What is CAPM & Why it Matters
CAPM stands for Capital Asset Pricing Model. It is used to calculate the predicted rate of return of any risky asset. It compares the relationship between systematic risk and expected return. Typically, it’s used on stocks. However, CAPM can also be used throughout financial decision making to price riskier investments. When pricing them, it’s important to reach a balance between the price due to risk and the expected return – thus, using CAPM can help.
The main idea and impulse behind using CAPM is that investors need to be compensated for two things: the time value of money and the risk they are assuming. CAPM takes both into account.
CAPM determines the fairest price for an investment, based on the risk, potential return and other factors. Calculating an investment’s price using CAPM helps establish a fair value, while also giving investors a number to use when comparing to the stock’s current market value. If the estimate is higher than the current market value, then the stock is currently a bargain – but if it’s lower, then the stock is being overvalued.
CAPM gives you a good, comprehensive look at the risk versus rate of return on an investment, especially a stock.
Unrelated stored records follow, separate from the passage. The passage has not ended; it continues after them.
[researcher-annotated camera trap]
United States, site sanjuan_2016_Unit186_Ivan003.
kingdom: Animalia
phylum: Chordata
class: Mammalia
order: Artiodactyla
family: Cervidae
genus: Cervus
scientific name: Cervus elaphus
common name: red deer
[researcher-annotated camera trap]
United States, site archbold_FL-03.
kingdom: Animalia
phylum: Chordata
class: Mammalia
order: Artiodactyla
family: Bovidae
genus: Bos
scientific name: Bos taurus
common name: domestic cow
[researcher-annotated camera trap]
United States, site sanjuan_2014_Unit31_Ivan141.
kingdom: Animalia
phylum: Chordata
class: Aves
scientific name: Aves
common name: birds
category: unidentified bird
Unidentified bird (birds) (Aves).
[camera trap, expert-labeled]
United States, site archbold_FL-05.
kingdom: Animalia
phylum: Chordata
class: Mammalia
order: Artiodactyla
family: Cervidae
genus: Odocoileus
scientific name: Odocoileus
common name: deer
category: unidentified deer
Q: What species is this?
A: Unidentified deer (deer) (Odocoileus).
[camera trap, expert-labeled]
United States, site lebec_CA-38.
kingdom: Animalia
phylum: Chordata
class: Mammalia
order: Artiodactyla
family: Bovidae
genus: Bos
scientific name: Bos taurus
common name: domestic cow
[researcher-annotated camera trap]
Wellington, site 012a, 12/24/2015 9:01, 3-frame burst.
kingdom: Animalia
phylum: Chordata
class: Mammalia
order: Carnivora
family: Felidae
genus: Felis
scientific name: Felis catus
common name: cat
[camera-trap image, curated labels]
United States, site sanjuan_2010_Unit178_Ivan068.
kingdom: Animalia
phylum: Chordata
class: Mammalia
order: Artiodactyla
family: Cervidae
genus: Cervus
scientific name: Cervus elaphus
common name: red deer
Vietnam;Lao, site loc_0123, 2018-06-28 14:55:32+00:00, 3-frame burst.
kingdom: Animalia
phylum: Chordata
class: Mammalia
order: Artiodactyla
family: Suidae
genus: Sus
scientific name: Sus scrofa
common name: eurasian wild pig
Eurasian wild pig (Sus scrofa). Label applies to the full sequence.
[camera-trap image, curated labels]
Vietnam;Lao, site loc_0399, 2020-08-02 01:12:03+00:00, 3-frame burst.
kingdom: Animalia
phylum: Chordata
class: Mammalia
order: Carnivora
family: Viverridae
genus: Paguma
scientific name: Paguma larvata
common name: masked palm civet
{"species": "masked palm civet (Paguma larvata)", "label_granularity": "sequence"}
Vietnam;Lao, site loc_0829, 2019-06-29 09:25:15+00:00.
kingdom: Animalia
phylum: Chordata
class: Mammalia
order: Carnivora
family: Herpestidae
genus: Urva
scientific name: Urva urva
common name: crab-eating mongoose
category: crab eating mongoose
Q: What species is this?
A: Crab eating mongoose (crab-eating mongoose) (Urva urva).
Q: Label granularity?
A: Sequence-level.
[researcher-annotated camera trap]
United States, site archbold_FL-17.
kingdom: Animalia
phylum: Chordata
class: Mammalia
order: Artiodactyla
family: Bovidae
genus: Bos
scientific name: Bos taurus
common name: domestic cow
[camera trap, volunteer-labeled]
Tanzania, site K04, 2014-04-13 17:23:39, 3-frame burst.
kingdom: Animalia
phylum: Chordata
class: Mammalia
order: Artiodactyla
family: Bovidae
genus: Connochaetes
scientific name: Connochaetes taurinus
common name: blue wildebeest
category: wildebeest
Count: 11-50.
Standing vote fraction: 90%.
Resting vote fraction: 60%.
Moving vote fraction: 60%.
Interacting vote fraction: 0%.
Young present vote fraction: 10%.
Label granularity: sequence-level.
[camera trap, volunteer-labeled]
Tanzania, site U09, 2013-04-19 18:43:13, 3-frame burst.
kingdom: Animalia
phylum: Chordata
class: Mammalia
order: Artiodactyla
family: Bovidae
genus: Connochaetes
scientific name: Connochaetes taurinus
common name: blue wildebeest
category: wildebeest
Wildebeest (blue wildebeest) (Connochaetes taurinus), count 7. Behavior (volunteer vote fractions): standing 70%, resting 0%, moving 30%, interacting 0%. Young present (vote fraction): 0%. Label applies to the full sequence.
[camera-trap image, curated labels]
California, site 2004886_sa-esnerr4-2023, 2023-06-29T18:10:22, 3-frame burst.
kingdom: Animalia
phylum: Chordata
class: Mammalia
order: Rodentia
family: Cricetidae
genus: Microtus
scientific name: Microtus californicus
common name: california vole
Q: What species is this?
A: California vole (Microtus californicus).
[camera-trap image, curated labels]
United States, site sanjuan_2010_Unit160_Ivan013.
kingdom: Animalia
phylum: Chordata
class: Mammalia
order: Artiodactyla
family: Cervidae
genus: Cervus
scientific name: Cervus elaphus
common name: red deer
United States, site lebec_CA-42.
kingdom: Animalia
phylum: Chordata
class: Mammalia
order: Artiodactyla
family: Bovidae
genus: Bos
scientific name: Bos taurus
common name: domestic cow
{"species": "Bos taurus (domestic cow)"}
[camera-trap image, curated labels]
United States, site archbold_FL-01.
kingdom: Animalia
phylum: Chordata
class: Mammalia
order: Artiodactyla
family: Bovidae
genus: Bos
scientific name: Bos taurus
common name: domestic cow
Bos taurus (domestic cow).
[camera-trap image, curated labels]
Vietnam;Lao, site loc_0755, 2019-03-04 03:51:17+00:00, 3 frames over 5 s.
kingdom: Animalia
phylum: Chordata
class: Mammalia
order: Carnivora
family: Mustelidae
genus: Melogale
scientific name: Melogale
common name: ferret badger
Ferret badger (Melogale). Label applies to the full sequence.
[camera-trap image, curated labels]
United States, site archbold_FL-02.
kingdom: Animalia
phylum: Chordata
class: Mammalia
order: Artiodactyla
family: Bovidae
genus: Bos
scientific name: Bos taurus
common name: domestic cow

It’s a great tool to use when determining whether riskier assets are worth your investment.
So, how do you calculate CAPM? The formula for CAPM is this:
ra = rrf + Ba (rm – rrf)
In order to use this equation, you have to know what all of those variables mean. Here’s a quick breakdown:
– ra is the needed rate of return in an asset
– rrf is the rate of return on a risk-free security like U.S. Treasury bonds
– Ba is the beta of the asset
– rm is the market’s expected return
CAPM and the Efficient Market Hypothesis
You will notice that the Capital Asset Pricing Model is very prescriptive, in the sense that it assumes that every asset has a beta that is easily calculated and this determines the expected return of the asset. Beta and the market rate of return describes every asset.
This is possible in the universe where every market participant acts from the same playbook. In effect, if the markets are rational.
CAPM makes the market efficient. And CAPM works if the efficient market hypothesis holds.
Although CAPM and EMH are two independent theories, they both rely on the 3 basic assumptions: investors are rational, all information is instantly reflected in asset prices, and, there are no transaction costs.
At Value Stock Guide we believe that
- Investors are not rational
- Information is not readily reflected in the stocks, specially in low coverage small caps
- of course there are transaction costs
As a result, while we agree that these are good theories to hypothesize how the market works, and to use them as some sort of an empirical model, these theories DO NOT adequately describe the functioningof the capital markets.
And therefore, while most investors have locked themselves up in the confines of these theories, we look for ideas and assets that continue to fall through the cracks. This is where value investing makes its presence known – where other investors do not tread.